GIVEN TEXT
___

Tuesday, April 16, AD 2024 1:23pm

The Unquiet Afterdeath of Thomas Paine’s Corpse

The Reformation was engendered in beastly lust, brought forth in hypocrisy and perfidy, and cherished and fed by plunder, devastation, and by rivers of innocent English and Irish blood.

William Cobbett

A good trick question for a history quiz would be, “Where is Thomas Paine buried?”  The correct answer would be, “No one knows!’

Paine died in New York City on June 18, 1809.  His views on Christianity had made him persona non grata in the US, his services during the American Revolution to the cause of Independence being overlooked.  A controversy has raged since his death as to whether he did or did not recant his attacks against Christianity.  I would say the burden of the evidence is that he did not.   Six people attended his funeral.  No Christian church would bury him, so his corpse was interred in unhallowed ground under an oak tree on a farm he owned in New Rochelle.  There his bones rested until September 1819, when his body was stolen.

___

TASK INSTRUCTIONS
Carry on the piece about what happened to Thomas Paine's corpse, starting right after its final sentence.

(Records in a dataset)
___

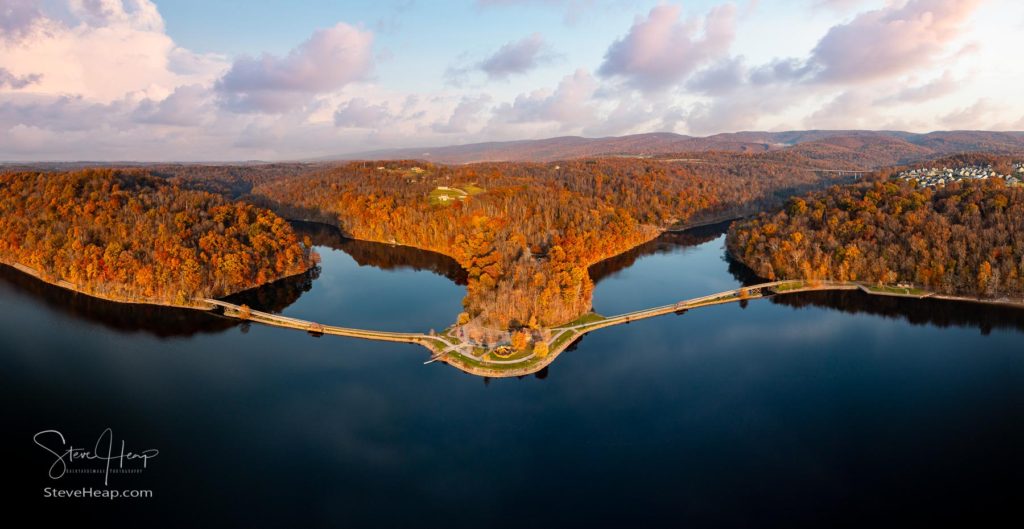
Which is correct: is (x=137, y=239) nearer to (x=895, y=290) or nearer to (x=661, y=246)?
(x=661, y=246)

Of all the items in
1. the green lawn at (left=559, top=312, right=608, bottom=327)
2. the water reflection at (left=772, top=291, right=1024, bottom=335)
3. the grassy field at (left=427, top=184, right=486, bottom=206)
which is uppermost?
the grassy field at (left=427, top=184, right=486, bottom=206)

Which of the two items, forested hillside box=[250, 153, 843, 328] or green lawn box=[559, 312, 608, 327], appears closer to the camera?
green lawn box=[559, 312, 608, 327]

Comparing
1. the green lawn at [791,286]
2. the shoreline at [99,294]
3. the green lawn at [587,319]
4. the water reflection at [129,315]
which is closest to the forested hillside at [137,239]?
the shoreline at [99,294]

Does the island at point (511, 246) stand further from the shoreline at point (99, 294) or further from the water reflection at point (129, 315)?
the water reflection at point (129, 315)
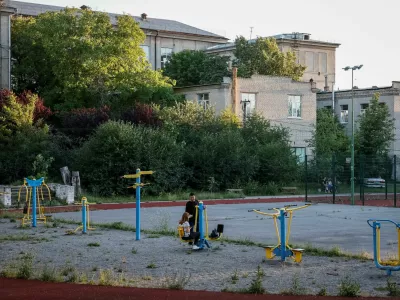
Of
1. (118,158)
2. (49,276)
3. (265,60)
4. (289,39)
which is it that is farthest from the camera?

___

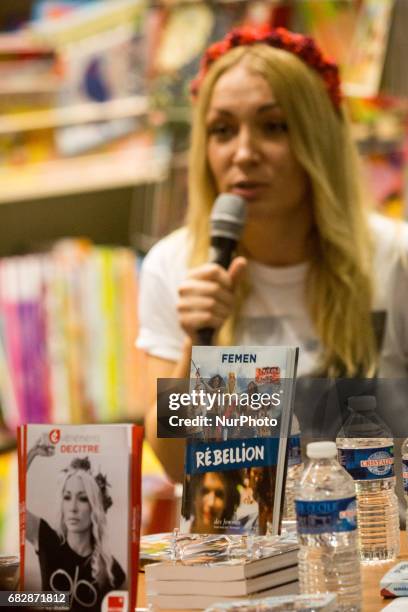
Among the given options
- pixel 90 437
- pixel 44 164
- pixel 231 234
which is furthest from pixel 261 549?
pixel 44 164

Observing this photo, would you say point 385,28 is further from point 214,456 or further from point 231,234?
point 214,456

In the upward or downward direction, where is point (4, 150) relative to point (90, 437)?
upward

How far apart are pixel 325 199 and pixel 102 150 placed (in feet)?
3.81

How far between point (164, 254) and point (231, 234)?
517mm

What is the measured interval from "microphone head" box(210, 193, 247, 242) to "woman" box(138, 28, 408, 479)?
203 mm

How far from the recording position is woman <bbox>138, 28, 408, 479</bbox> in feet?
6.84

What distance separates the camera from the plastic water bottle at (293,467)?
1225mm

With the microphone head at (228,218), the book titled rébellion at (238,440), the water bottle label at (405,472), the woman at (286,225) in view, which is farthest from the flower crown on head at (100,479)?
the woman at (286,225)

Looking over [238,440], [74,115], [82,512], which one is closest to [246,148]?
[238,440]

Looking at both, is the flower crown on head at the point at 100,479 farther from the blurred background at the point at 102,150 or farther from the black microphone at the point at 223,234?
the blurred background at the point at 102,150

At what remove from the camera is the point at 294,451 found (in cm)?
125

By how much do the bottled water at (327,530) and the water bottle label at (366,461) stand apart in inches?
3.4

___

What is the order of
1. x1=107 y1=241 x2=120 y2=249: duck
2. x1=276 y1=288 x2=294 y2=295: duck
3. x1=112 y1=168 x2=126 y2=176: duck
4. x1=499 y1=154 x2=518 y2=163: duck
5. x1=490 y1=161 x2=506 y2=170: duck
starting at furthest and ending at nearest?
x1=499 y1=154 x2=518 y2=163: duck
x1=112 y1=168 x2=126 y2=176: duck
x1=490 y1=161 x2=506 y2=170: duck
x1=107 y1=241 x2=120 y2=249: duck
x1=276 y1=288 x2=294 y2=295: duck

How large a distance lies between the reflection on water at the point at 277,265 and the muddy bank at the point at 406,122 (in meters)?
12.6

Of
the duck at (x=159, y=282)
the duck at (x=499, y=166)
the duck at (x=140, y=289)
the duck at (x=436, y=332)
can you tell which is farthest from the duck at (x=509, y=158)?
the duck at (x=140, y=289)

___

RESPONSE TO THE TASK
The culprit was William Cobbett, an English admirer of Thomas Paine.  He left with the corpse on a ship to England, just before the authorities could arrest him for grave robbing.  Cobbett was part crank, part persuasive reformer.  He was a political radical, farmer, pamphleteer, member of Parliament and journalist.  He battled for many causes in England, including Catholic Emancipation, the quotation at the beginning of this post is from his fiery book on the Protestant Reformation which may be read on line here, although he was not a Catholic and against the birth restriction views of Thomas Malthus.  Cobbett turned grave robber in order to build a shrine to Paine where his body could rest in honor.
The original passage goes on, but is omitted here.